Et là, soyons clairs, malgré toutes les critiques que je vais soulever, tous les points d’ombre du Web que je vais nommer, je ne crois pas que ce soit une mauvaise chose. Internet a le dos large et on a souvent tendance à lui faire mauvaise presse. Mais ce n’est qu’un outil… ce sont les humains derrière qui font qu’on peut trouver en ligne ce que l’humanité a à offrir de mieux… et de pire.
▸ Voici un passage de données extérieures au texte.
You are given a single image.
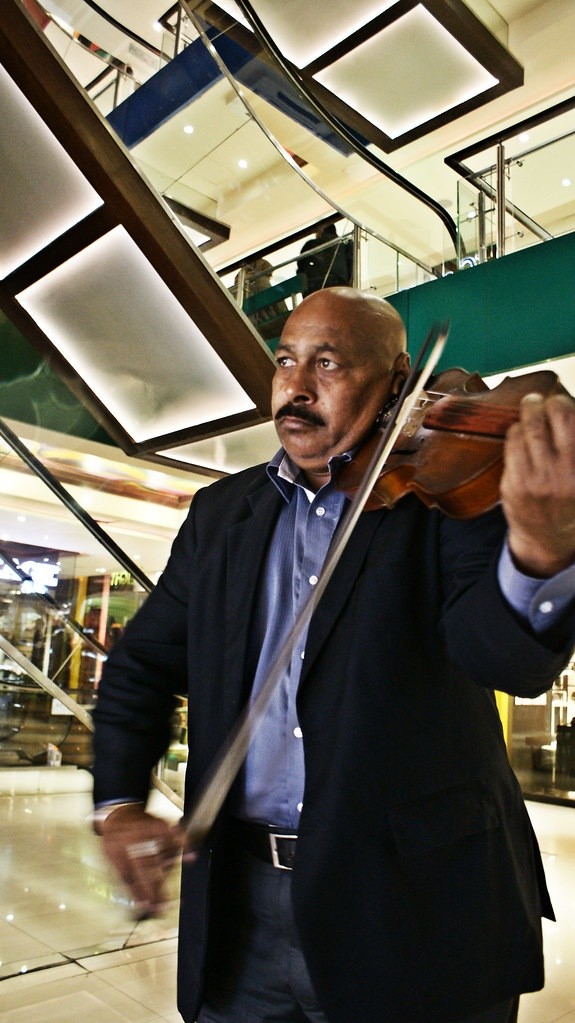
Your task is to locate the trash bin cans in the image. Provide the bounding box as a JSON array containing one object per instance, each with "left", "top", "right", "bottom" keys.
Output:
[{"left": 555, "top": 725, "right": 575, "bottom": 791}]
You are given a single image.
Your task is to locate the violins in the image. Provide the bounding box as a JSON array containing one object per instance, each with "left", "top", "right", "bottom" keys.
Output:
[{"left": 334, "top": 368, "right": 575, "bottom": 522}]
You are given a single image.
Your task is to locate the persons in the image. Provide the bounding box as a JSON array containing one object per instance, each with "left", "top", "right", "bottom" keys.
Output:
[
  {"left": 296, "top": 223, "right": 354, "bottom": 300},
  {"left": 92, "top": 286, "right": 575, "bottom": 1023},
  {"left": 227, "top": 259, "right": 290, "bottom": 342},
  {"left": 31, "top": 615, "right": 70, "bottom": 687}
]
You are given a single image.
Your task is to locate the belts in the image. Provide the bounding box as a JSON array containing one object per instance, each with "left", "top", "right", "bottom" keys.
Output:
[{"left": 236, "top": 820, "right": 299, "bottom": 869}]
Pourquoi je pense à ça aujourd’hui? Parce que j’ai trois enfants qui grandissent tranquillement. Ils ne sont pas encore en âge d’avoir leur compte Facebook, mais le plus vieux montre de plus en plus d’intérêt envers ce que je fais sur mon ordinateur.
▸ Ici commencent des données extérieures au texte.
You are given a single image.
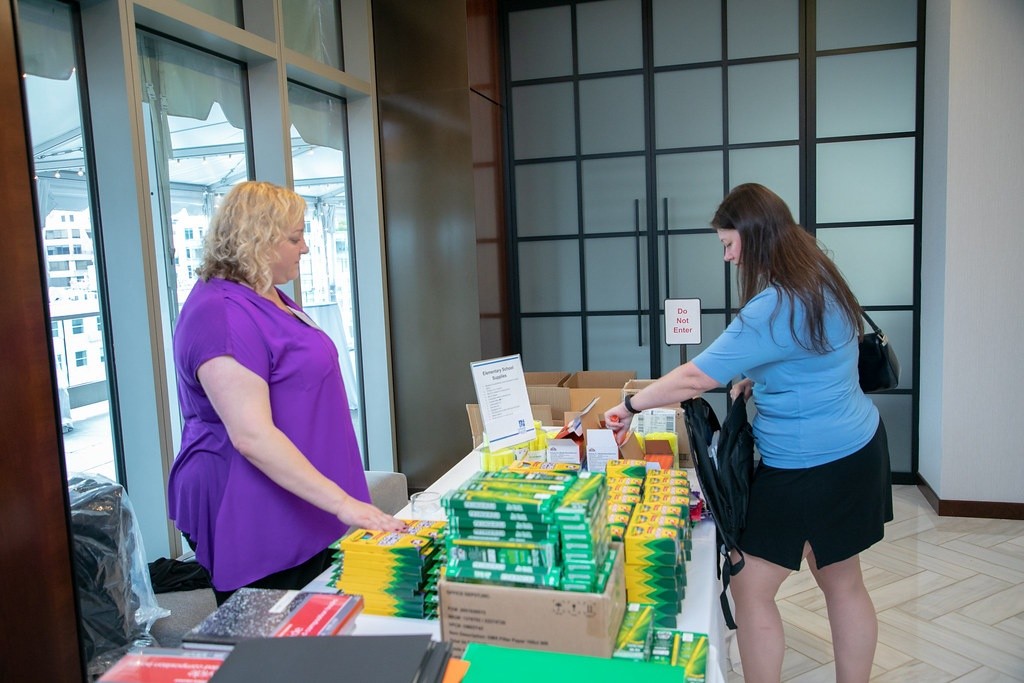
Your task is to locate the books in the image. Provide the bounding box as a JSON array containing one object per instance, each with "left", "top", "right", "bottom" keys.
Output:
[{"left": 94, "top": 587, "right": 365, "bottom": 683}]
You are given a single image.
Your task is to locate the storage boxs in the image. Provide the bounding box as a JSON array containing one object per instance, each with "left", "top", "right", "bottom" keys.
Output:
[
  {"left": 465, "top": 370, "right": 698, "bottom": 472},
  {"left": 437, "top": 543, "right": 627, "bottom": 661}
]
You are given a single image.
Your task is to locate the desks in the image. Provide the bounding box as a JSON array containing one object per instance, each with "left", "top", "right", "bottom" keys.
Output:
[{"left": 302, "top": 426, "right": 733, "bottom": 683}]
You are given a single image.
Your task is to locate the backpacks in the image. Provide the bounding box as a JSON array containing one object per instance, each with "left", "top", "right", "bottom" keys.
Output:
[{"left": 682, "top": 392, "right": 757, "bottom": 630}]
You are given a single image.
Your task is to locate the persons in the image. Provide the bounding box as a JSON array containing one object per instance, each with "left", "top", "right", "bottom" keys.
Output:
[
  {"left": 167, "top": 181, "right": 408, "bottom": 608},
  {"left": 604, "top": 183, "right": 894, "bottom": 683}
]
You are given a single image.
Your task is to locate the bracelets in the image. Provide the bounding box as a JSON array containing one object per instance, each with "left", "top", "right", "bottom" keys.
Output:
[{"left": 625, "top": 394, "right": 641, "bottom": 414}]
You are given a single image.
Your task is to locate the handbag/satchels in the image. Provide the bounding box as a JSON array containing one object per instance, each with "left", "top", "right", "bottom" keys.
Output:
[{"left": 858, "top": 306, "right": 899, "bottom": 394}]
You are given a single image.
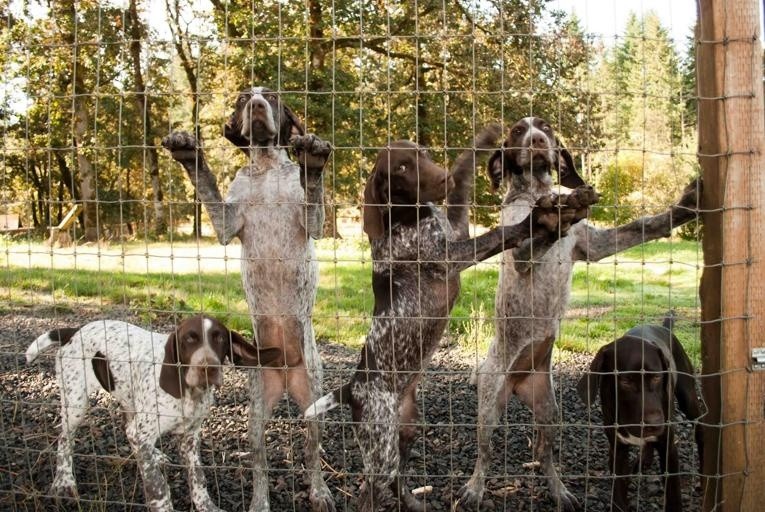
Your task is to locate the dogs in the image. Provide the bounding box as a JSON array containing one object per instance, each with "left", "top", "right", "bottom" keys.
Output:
[
  {"left": 161, "top": 86, "right": 336, "bottom": 512},
  {"left": 304, "top": 121, "right": 575, "bottom": 511},
  {"left": 456, "top": 117, "right": 702, "bottom": 512},
  {"left": 24, "top": 316, "right": 280, "bottom": 512},
  {"left": 578, "top": 310, "right": 705, "bottom": 512}
]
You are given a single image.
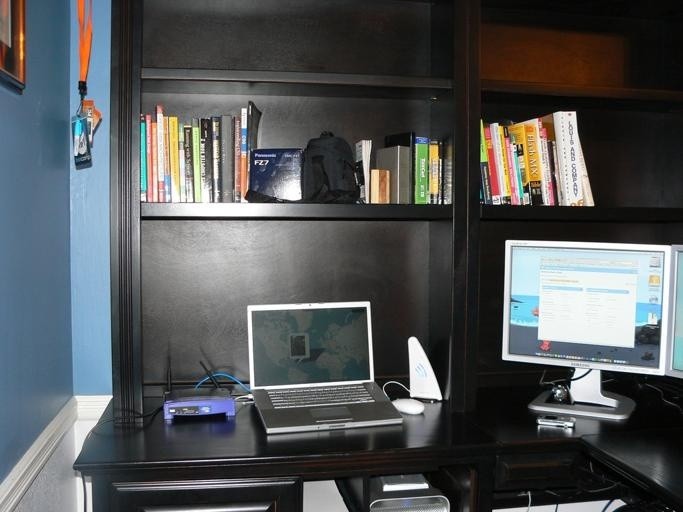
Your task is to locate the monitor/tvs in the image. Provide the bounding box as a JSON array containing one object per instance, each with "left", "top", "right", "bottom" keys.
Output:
[
  {"left": 501, "top": 239, "right": 670, "bottom": 422},
  {"left": 669, "top": 242, "right": 683, "bottom": 378}
]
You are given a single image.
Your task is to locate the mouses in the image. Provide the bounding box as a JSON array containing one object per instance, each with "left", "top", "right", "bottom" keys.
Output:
[{"left": 394, "top": 398, "right": 425, "bottom": 415}]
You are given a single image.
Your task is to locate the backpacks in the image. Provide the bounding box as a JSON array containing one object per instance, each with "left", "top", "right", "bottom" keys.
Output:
[{"left": 300, "top": 131, "right": 360, "bottom": 203}]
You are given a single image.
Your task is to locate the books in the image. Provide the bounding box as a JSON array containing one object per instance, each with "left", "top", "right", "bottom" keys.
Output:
[
  {"left": 140, "top": 99, "right": 262, "bottom": 204},
  {"left": 357, "top": 137, "right": 452, "bottom": 204},
  {"left": 480, "top": 110, "right": 594, "bottom": 208}
]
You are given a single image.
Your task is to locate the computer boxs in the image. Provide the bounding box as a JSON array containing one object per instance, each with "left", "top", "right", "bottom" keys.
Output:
[{"left": 357, "top": 471, "right": 451, "bottom": 512}]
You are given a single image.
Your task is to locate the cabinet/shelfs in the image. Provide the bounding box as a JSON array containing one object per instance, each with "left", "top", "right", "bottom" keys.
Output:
[{"left": 103, "top": 0, "right": 683, "bottom": 429}]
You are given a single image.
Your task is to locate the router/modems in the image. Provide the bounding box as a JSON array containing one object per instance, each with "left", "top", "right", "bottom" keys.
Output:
[{"left": 161, "top": 360, "right": 237, "bottom": 426}]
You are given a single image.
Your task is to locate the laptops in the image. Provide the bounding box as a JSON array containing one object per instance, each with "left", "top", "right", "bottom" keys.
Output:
[{"left": 246, "top": 301, "right": 404, "bottom": 436}]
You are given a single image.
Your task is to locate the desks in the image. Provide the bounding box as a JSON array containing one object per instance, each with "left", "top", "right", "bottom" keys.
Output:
[{"left": 72, "top": 387, "right": 683, "bottom": 510}]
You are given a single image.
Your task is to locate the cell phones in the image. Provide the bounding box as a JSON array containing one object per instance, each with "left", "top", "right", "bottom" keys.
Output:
[{"left": 535, "top": 413, "right": 577, "bottom": 428}]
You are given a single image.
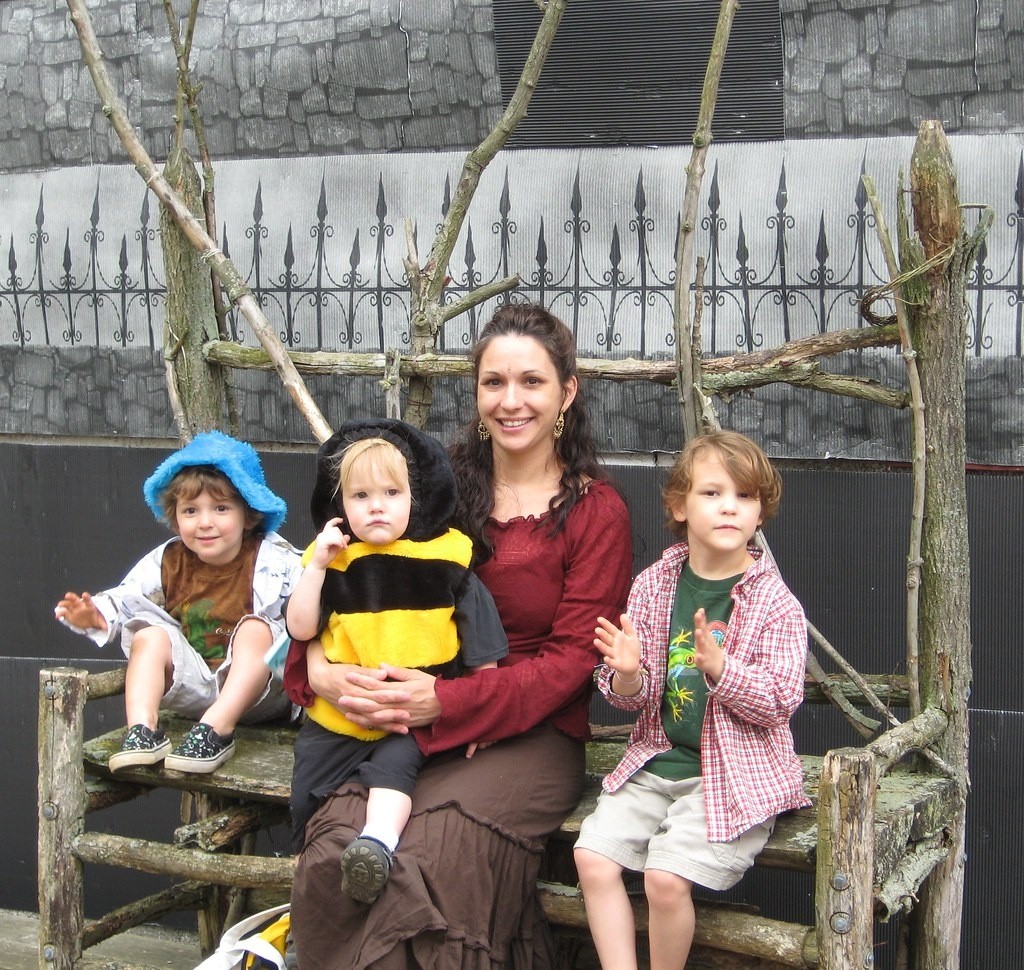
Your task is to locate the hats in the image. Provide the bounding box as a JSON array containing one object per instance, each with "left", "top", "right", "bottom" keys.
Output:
[{"left": 143, "top": 430, "right": 287, "bottom": 541}]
Et ça m’a fait réaliser qu’ils grandissent dans un monde qui n’est pas le même que celui que j’ai connu. Maintenant, tes conneries peuvent te suivre pas mal plus longtemps. Et même quand c’est effacé, on ne sait jamais qui l’a conservé et à quel moment ça va nous ressortir dans la face.
Il y a une dizaine d’années, il y avait eu le cas célèbre du Star Wars Kid. Un jeune homme était devenu une vedette du Web malgré lui. Il avait filmé une séquence où il imitait un personnage de Star Wars et avait oublié de reprendre la cassette vidéo. Des compagnons de classe l’avaient trouvée et mise en ligne où elle avait été reprise par des gens d’un peu partout dans le monde qui en avait fait divers montages. Aujourd’hui, Ghyslain Raza a la mi-vingtaine. Mais dans l’imaginaire collectif, il demeure le Star Wars Kid.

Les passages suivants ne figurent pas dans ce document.